Directions for this task –
Copy the data word for word, starting with the line that contains "From the list" and going on through the end of the data. Leave the pictures out of your copy.

Material for the task –
-=-=-

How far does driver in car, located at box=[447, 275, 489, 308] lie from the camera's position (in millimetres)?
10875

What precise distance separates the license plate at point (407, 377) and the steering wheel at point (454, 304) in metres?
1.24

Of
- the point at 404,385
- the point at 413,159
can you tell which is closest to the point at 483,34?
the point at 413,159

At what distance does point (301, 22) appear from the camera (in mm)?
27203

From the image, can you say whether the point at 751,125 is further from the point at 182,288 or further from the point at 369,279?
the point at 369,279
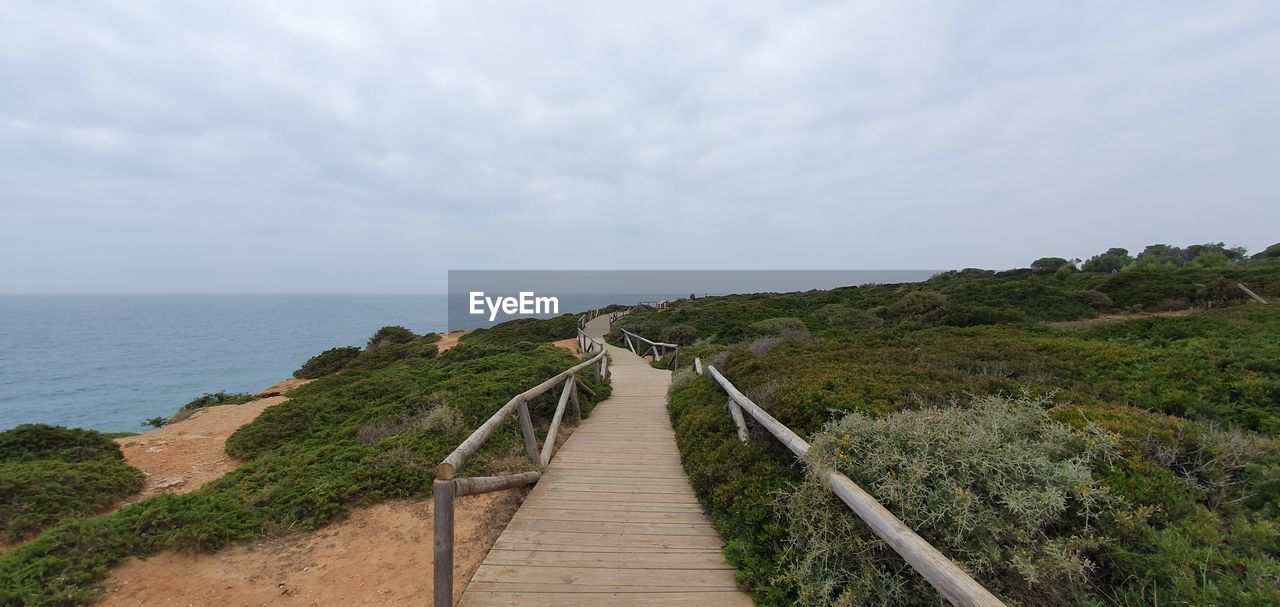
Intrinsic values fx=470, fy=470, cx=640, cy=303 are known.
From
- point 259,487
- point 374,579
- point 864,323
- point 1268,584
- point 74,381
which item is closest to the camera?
point 1268,584

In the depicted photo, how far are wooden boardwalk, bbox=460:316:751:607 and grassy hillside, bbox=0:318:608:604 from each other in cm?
129

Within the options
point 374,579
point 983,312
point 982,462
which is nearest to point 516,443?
point 374,579

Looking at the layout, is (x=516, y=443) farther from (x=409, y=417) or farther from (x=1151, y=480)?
(x=1151, y=480)

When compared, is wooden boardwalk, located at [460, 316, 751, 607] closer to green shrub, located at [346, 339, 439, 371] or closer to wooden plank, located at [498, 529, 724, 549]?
wooden plank, located at [498, 529, 724, 549]

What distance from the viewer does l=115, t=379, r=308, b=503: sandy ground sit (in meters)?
6.17

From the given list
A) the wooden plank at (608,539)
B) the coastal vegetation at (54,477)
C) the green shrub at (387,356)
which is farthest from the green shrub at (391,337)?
the wooden plank at (608,539)

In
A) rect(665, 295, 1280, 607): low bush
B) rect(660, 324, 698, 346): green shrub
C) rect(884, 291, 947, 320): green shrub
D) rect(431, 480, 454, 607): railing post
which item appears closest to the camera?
rect(665, 295, 1280, 607): low bush

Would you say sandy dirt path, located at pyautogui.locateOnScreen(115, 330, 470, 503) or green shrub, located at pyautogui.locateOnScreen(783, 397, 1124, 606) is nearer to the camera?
green shrub, located at pyautogui.locateOnScreen(783, 397, 1124, 606)

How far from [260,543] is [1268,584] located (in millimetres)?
6537

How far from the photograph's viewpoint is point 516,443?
19.8 feet

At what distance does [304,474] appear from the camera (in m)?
5.27

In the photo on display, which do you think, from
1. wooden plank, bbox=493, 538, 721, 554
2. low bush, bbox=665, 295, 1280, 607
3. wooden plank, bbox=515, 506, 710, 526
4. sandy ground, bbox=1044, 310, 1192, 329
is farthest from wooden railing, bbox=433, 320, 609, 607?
sandy ground, bbox=1044, 310, 1192, 329

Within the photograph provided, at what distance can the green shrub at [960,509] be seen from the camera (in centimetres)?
247

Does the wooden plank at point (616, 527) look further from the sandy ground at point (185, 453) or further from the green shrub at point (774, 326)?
the green shrub at point (774, 326)
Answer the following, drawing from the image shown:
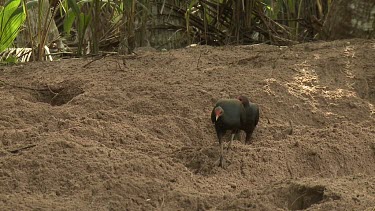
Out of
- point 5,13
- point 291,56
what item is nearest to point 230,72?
point 291,56

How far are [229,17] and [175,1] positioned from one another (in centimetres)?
52

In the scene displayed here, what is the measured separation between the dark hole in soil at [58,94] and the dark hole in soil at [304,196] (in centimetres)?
172

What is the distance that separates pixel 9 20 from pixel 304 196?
2.70m

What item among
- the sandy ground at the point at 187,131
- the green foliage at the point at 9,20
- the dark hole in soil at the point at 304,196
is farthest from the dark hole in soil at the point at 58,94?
the dark hole in soil at the point at 304,196

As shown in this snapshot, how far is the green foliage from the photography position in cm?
548

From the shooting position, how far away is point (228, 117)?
4.21 meters

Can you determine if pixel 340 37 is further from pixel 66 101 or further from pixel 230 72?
pixel 66 101

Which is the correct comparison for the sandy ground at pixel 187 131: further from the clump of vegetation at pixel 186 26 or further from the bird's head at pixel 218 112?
the clump of vegetation at pixel 186 26

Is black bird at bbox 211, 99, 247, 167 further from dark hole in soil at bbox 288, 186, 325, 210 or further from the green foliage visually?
the green foliage

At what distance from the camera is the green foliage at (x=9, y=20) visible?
5.48m

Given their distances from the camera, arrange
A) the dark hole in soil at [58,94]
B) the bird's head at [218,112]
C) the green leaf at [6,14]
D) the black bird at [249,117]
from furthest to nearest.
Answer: the green leaf at [6,14]
the dark hole in soil at [58,94]
the black bird at [249,117]
the bird's head at [218,112]

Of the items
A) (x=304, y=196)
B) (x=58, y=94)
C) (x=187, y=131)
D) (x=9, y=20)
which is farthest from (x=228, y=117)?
(x=9, y=20)

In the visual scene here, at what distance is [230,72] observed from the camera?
523cm

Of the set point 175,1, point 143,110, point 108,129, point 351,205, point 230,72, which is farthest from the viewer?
point 175,1
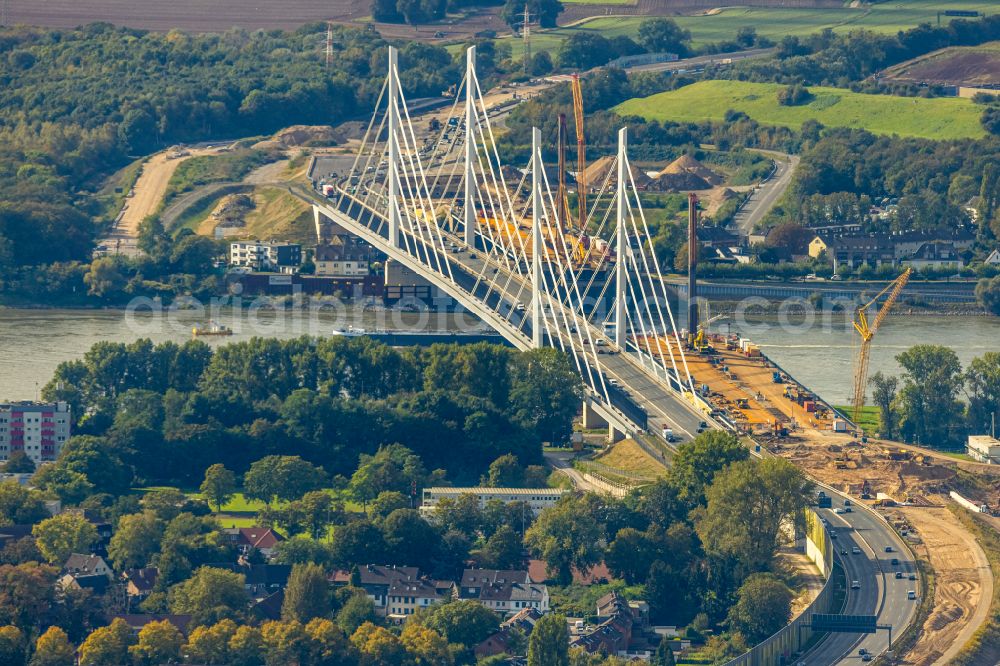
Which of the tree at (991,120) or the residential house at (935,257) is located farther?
the tree at (991,120)

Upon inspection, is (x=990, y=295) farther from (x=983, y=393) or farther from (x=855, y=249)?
(x=983, y=393)

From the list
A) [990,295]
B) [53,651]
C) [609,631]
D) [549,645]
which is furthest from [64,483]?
[990,295]

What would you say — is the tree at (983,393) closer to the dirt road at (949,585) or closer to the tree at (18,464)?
the dirt road at (949,585)

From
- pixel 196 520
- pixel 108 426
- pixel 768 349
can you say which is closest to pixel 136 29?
pixel 768 349

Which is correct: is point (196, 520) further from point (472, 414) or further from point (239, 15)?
point (239, 15)

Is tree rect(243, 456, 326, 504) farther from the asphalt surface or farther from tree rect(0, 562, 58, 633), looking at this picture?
the asphalt surface

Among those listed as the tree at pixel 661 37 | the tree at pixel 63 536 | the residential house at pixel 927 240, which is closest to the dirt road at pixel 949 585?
the tree at pixel 63 536
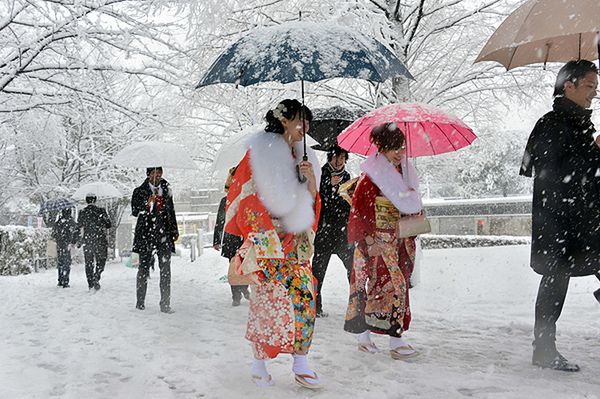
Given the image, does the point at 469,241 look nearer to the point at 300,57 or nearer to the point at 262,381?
the point at 300,57

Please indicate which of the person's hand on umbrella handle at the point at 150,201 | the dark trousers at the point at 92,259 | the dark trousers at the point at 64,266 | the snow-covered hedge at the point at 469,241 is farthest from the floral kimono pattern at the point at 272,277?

-=-=-

Written solution –
From the list
A) [990,295]
B) [53,651]
C) [609,631]
D) [549,645]
which is furthest from [64,483]?
[990,295]

What would you say — is the tree at (983,393) closer to the dirt road at (949,585) or closer to the tree at (18,464)?
the dirt road at (949,585)

From
- pixel 196 520
- pixel 108 426
- pixel 768 349
can you say which is closest to pixel 136 29?
pixel 768 349

Which is correct: is point (196, 520) further from point (472, 414) or further from point (239, 15)?
point (239, 15)

Is tree rect(243, 456, 326, 504) farther from the asphalt surface or farther from tree rect(0, 562, 58, 633), looking at this picture?
the asphalt surface

Among those listed as the tree at pixel 661 37 | the tree at pixel 63 536 | the residential house at pixel 927 240, which is closest to the dirt road at pixel 949 585?
the tree at pixel 63 536
Given the image, does the point at 469,241 look nearer to the point at 300,57 or nearer to the point at 262,381?
the point at 300,57

Please indicate which of the person's hand on umbrella handle at the point at 150,201 | the dark trousers at the point at 92,259 | the dark trousers at the point at 64,266 | the snow-covered hedge at the point at 469,241 is farthest from the floral kimono pattern at the point at 272,277?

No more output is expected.